Jeanine Michna-Bales is a Dallas-based fine art photographer and artist activist. She holds a BS degree in advertising from the University of Florida in Gainesville. Michna-Bales’s photographs explore the sometimes-fraught relationship between the past and the present. The body of work included in Southbound, collectively entitled Through Darkness to Light: Photographs along the Underground Railroad, was created over more than a decade. Michna-Bales conducted fastidious research and traveled from Louisiana to Canada to make the unseen seen in her photographs of documented and undocumented stops and routes along the Underground Railroad. A publication of the Through Darkness to Light series was released by Princeton Architectural Press in 2017. Michna-Bales’s work is found in the collections of Duke University, Durham; Lehigh University, Bethlehem, Pennsylvania; and The Museum of Fine Arts, Houston, among others.

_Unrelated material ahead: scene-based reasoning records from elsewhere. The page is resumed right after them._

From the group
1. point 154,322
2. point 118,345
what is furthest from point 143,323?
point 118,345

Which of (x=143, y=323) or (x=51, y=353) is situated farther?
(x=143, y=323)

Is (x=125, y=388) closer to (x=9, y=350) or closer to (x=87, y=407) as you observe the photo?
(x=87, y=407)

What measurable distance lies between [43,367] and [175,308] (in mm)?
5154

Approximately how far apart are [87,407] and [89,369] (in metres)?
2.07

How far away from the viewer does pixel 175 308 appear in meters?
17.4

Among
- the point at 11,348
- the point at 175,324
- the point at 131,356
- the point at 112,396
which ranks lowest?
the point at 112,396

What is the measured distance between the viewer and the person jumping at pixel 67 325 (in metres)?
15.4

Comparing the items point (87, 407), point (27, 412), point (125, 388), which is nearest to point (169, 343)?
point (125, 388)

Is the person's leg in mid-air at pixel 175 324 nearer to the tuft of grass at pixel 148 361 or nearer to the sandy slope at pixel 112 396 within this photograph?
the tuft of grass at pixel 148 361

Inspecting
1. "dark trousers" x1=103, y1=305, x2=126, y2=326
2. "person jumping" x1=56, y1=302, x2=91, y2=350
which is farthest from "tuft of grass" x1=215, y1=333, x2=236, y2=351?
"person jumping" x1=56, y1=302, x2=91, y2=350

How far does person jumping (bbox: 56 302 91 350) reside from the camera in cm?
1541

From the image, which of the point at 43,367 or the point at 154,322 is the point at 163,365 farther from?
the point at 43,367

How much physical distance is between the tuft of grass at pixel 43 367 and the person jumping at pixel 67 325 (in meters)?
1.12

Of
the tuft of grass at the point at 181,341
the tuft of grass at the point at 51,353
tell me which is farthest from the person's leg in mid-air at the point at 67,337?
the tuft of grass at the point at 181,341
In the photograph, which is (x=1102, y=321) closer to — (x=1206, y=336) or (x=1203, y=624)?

The Underground Railroad, the famed covert network along which enslaved African Americans attempted to pass into the so-called free states in the United States or even reach Canada, has been the subject of numerous scholarly and fictional volumes. In the decades prior to the Civil War, an estimated 100,000 enslaved people chose to risk this journey, often with little more than the knowledge that moss grows on the north side of trees and instructions to follow the Drinking Gourd constellation in the night sky. Michna-Bales’s project attempts to connect viewers empathetically to the harrowing journey made by men, women, and children in search of that most basic human right: freedom. Given the inherently secretive nature of the Underground Railroad, its complete system of routes can never be known. In Through Darkness to Light, Michna-Bales documents the plantations, safe homes, swamps, and forests that those desperate for freedom could have encountered as they traversed paths encompassing roughly 1,400 miles.
Her decision to photograph in the dark along the southern route offers the viewer a glimpse of sites and spaces as if through the eyes of the freedom-seekers, who had to journey by night as daytime travel would have placed them in even greater danger. The darkness fosters a sense of anxiety; we are forced to peer into these dim landscapes in order to make sense of them, evoking a pale echo of the travelers’ angst as they scanned constantly for friend or foe.

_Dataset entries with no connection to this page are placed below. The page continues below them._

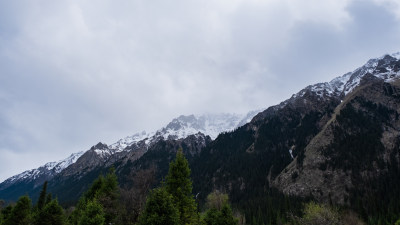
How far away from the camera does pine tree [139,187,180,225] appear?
27531 millimetres

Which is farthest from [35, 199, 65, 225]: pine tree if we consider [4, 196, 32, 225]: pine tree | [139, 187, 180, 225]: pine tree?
[139, 187, 180, 225]: pine tree

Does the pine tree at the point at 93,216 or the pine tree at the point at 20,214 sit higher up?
the pine tree at the point at 20,214

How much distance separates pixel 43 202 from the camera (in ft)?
282

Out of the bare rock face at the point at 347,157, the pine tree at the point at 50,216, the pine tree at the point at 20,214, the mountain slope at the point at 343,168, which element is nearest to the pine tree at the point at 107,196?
the pine tree at the point at 50,216

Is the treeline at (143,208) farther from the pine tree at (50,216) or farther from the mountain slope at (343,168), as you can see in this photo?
the mountain slope at (343,168)

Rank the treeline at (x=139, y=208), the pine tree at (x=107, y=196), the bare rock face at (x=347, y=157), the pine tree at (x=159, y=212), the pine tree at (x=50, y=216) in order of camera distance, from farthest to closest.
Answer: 1. the bare rock face at (x=347, y=157)
2. the pine tree at (x=107, y=196)
3. the pine tree at (x=50, y=216)
4. the treeline at (x=139, y=208)
5. the pine tree at (x=159, y=212)

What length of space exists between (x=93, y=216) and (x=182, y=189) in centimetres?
1253

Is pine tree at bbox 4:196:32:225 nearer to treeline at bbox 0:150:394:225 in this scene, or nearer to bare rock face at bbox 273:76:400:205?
treeline at bbox 0:150:394:225

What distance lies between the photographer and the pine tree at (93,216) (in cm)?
3475

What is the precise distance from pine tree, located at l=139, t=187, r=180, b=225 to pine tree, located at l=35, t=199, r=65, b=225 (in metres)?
23.9

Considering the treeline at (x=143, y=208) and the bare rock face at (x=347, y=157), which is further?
the bare rock face at (x=347, y=157)

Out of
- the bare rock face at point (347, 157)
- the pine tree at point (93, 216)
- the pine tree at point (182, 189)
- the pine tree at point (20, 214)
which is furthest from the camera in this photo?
the bare rock face at point (347, 157)

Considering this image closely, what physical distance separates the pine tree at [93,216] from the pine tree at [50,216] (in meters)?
11.4

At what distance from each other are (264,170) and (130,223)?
533ft
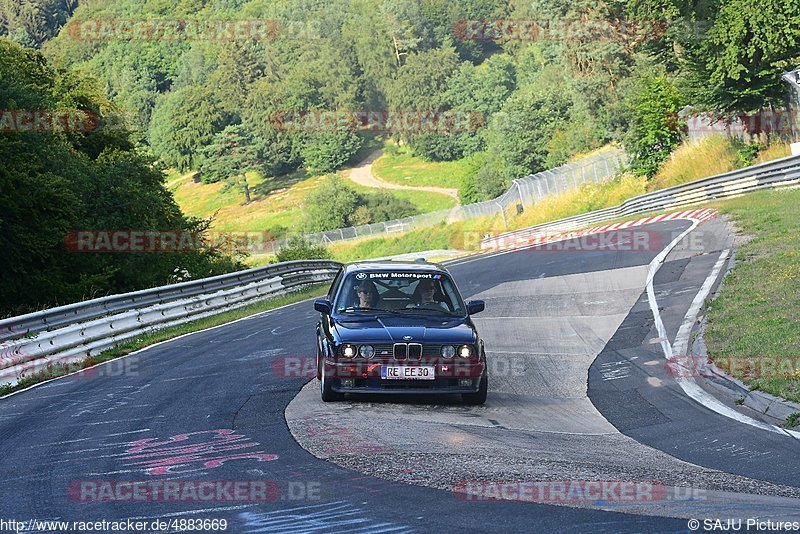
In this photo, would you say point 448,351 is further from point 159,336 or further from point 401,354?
point 159,336

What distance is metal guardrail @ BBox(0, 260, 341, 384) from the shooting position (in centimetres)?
1455

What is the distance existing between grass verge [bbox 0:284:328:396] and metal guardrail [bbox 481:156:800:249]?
15.0m

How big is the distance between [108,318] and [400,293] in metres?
7.99

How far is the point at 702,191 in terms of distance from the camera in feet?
128

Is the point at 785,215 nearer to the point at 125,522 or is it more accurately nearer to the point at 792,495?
the point at 792,495

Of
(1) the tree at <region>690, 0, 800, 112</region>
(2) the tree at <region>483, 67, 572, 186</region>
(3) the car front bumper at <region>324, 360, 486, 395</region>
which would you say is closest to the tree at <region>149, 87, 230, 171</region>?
(2) the tree at <region>483, 67, 572, 186</region>

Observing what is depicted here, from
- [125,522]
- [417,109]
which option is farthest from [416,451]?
[417,109]

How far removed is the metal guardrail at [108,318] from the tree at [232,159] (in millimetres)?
112671

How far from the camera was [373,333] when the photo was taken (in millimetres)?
10875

Cypress Swamp (2014), with its moonlit grove of tangled trees, compels us to consider the full scope of what freedom-seekers would have encountered. Those who made the journey would cover as many miles as possible each night, with little to no control over the natural barriers they would be forced to cross. The two splashes of water on Michna-Bales’s camera lens serve to further ensconce the viewer in the environment, lending a sense of movement to the otherwise tranquil scene.
The Rose Mont Plantation home in Hidden in Plain Sight (2014) would be all but invisible if it weren’t for the beacon of liberating light spilling through the mansion’s Greek Revival columns. The composition collapses space and time so that the viewer is both us and the courageous people fleeing bondage; we are given a sense of concealment by Michna-Bales’s perspective, which has us looking up at the glowing home from the base of a hill. Whereas today Historic Rose Mont is host to a succession of weddings and other events, the house was once home to Josephus Conn Guild, a prominent Tennessee attorney who represented twenty-four enslaved people granted manumission in their master’s will but subsequently denied freedom by the executor of the estate. The Tennessee Supreme Court upheld their right to be free.
The Underground Railroad comprised people of different races, genders, social levels, and religious identities, but all were united in a common cause. Participants risked their lives in the belief that no one should live in chains. Historians liken this social unification to the United States’ first civil rights movement. Michna-Bales’s photographs of the Underground Railroad bring this historic network to life as she offers up her camera lens in place of the eyes of those who set out in search of freedom.